>> Start DATA FOR THE TASK
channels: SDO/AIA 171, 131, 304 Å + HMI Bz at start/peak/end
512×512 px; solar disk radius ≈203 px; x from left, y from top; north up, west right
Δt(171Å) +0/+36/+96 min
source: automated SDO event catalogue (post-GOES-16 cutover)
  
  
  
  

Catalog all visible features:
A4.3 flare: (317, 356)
>> End DATA FOR THE TASK
>> Start DATA FOR THE TASK
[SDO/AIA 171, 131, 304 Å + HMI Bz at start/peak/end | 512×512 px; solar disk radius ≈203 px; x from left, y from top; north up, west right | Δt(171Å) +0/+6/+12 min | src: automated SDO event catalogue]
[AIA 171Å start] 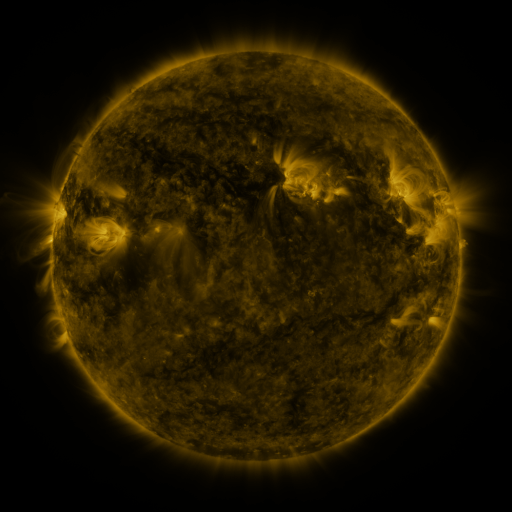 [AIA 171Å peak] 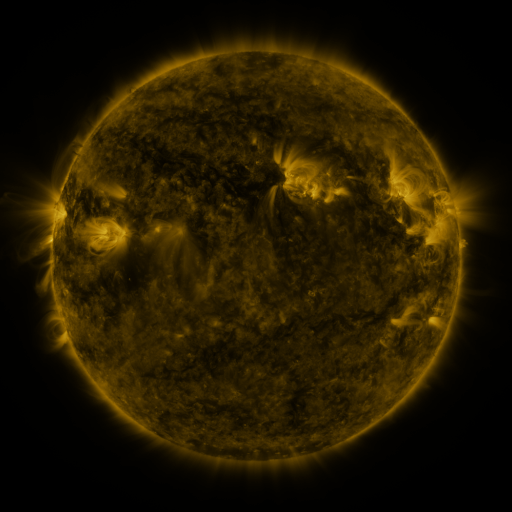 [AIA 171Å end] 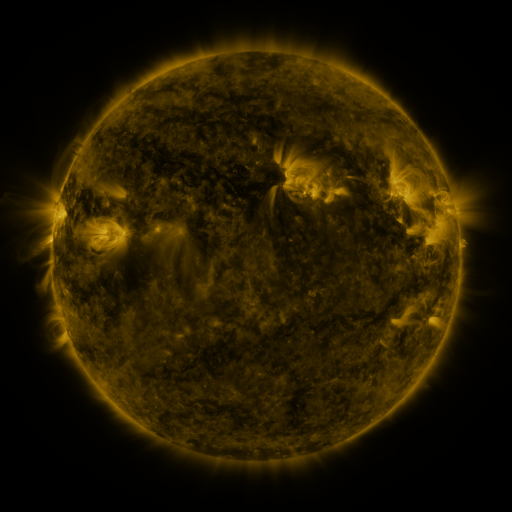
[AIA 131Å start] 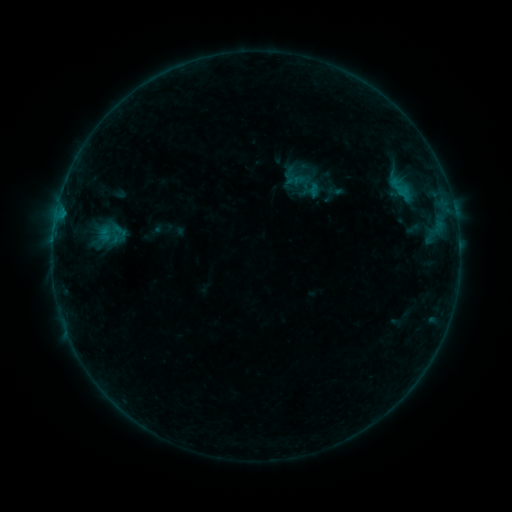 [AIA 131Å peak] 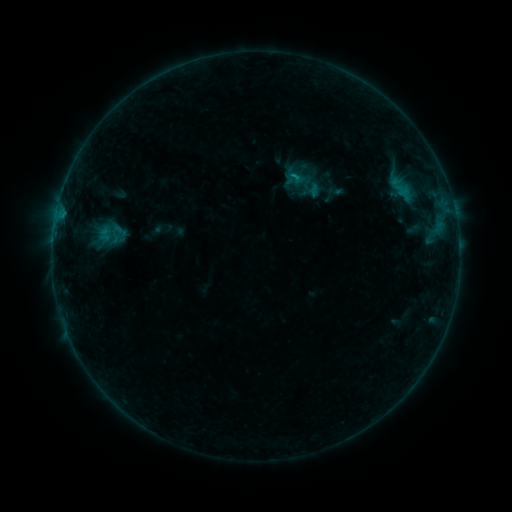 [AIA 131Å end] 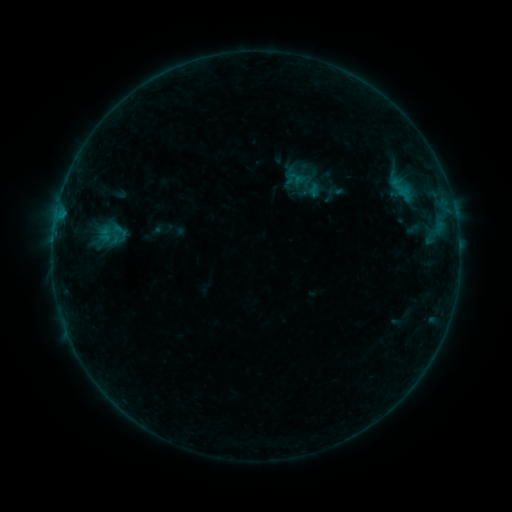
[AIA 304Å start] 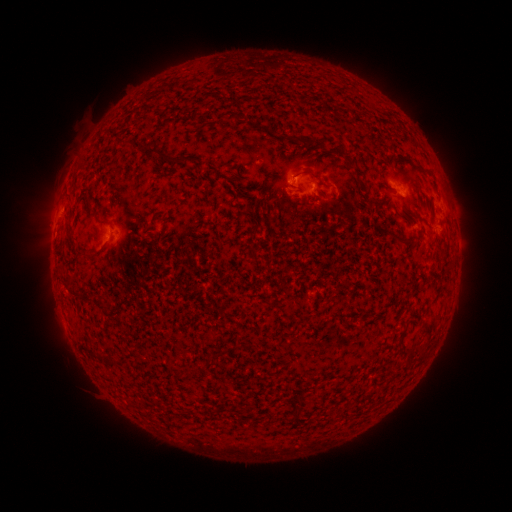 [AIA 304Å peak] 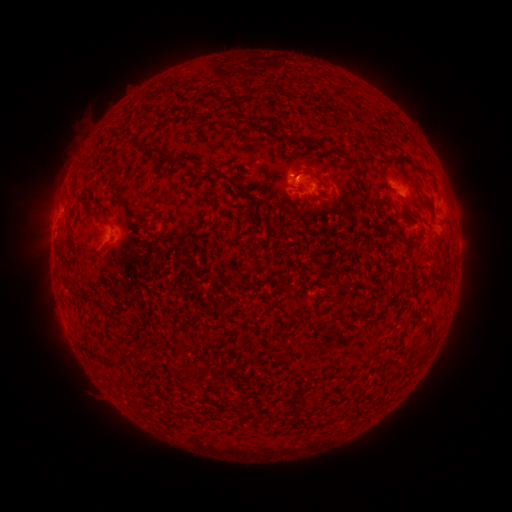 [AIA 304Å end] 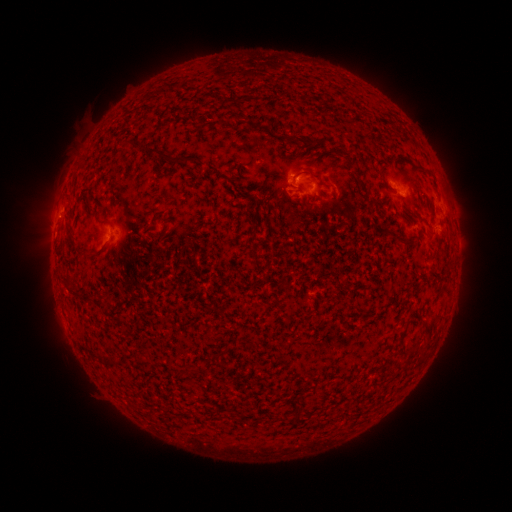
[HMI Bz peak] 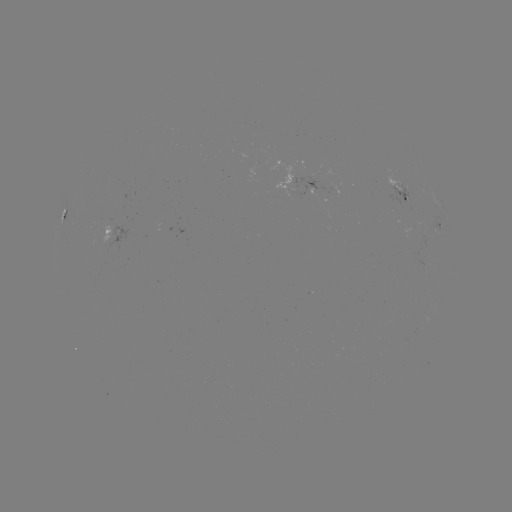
>> End DATA FOR THE TASK
>> Start DATA FOR THE TASK
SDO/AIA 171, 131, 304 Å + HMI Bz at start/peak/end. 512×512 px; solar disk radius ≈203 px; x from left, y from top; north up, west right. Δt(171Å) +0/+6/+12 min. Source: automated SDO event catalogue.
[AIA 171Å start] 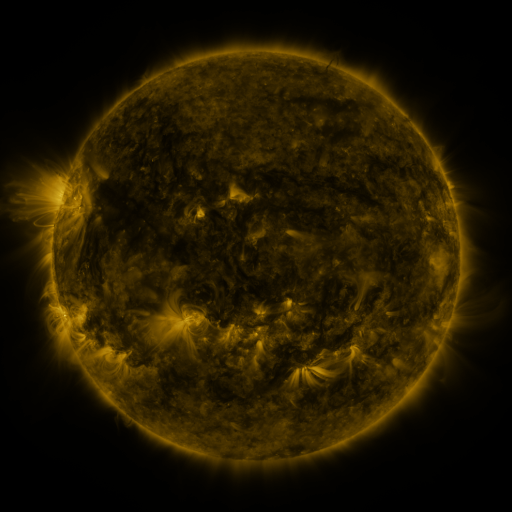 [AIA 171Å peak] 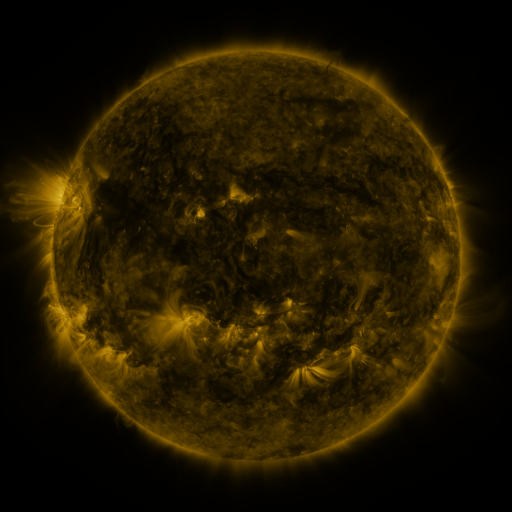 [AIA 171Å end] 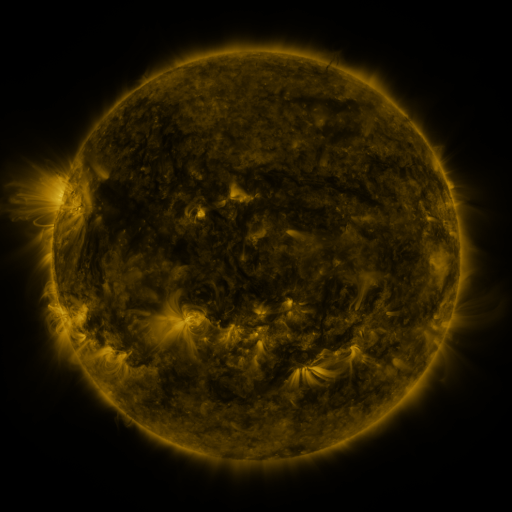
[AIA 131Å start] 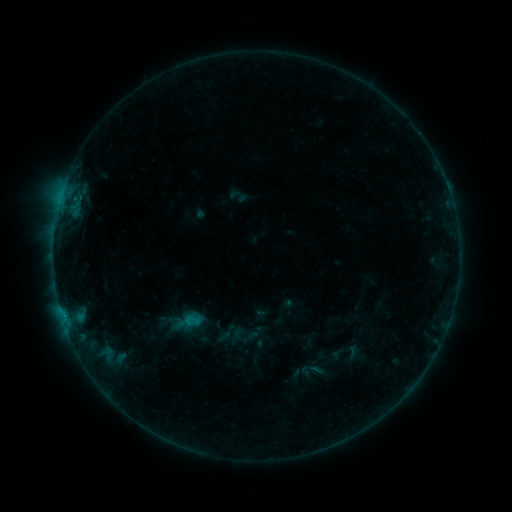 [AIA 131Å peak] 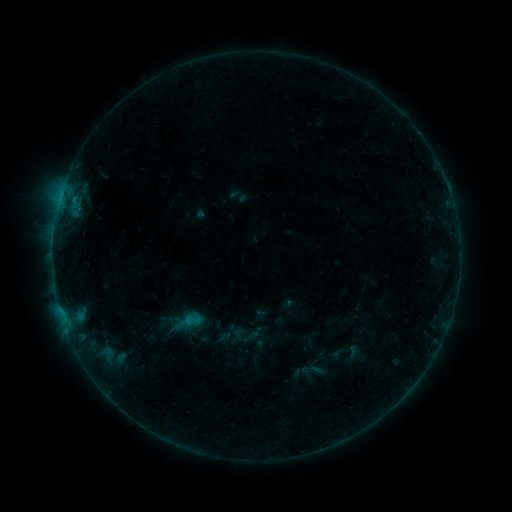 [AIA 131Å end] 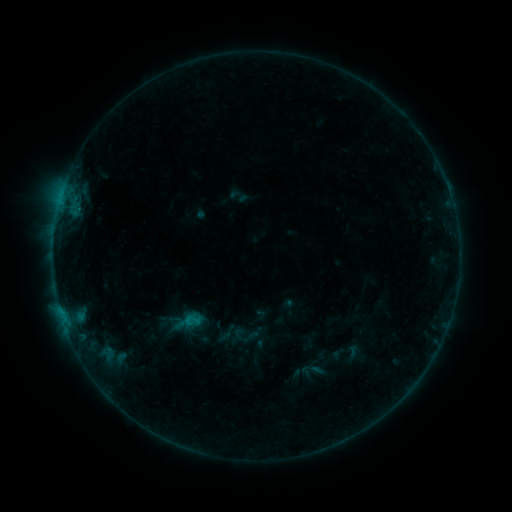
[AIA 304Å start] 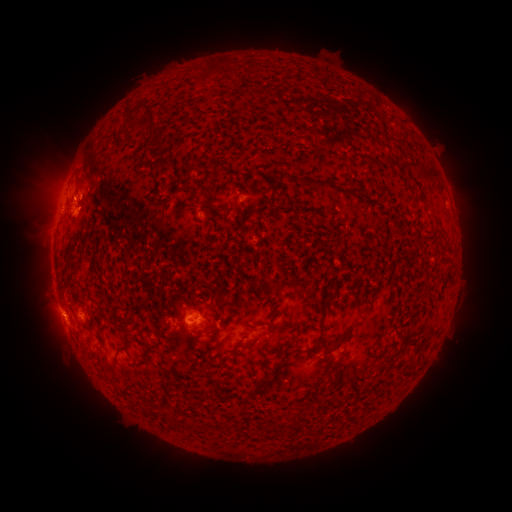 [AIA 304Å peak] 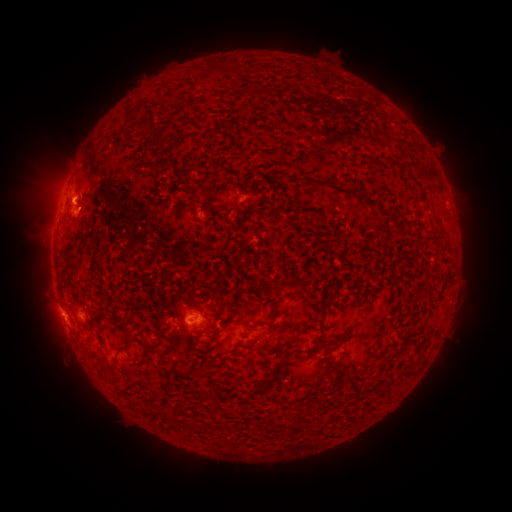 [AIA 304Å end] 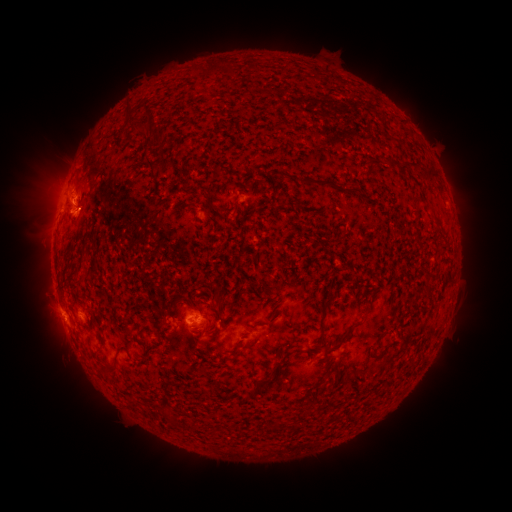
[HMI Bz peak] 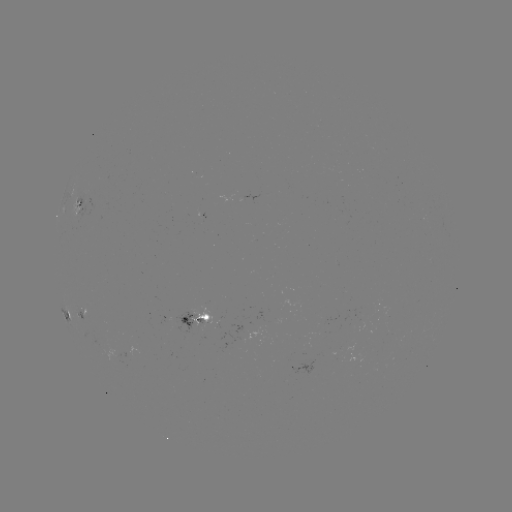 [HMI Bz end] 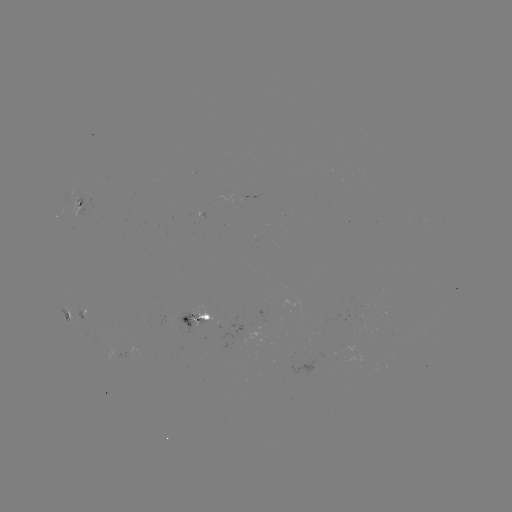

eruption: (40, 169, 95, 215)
>> End DATA FOR THE TASK
● **PROBLEM TO WORK ON**:
Render the lines of the records from the one containing "channels: SDO/AIA 171, 131, 304" through the one containing "A4.3 flare: (317, 356)", both included, as a JSON list of strings with one string per line and blank lines omitted.

● **WRITTEN RESPONSE**:
[
  "channels: SDO/AIA 171, 131, 304 Å + HMI Bz at start/peak/end",
  "512×512 px; solar disk radius ≈203 px; x from left, y from top; north up, west right",
  "Δt(171Å) +0/+36/+96 min",
  "source: automated SDO event catalogue (post-GOES-16 cutover)",
  "Catalog all visible features:",
  "A4.3 flare: (317, 356)"
]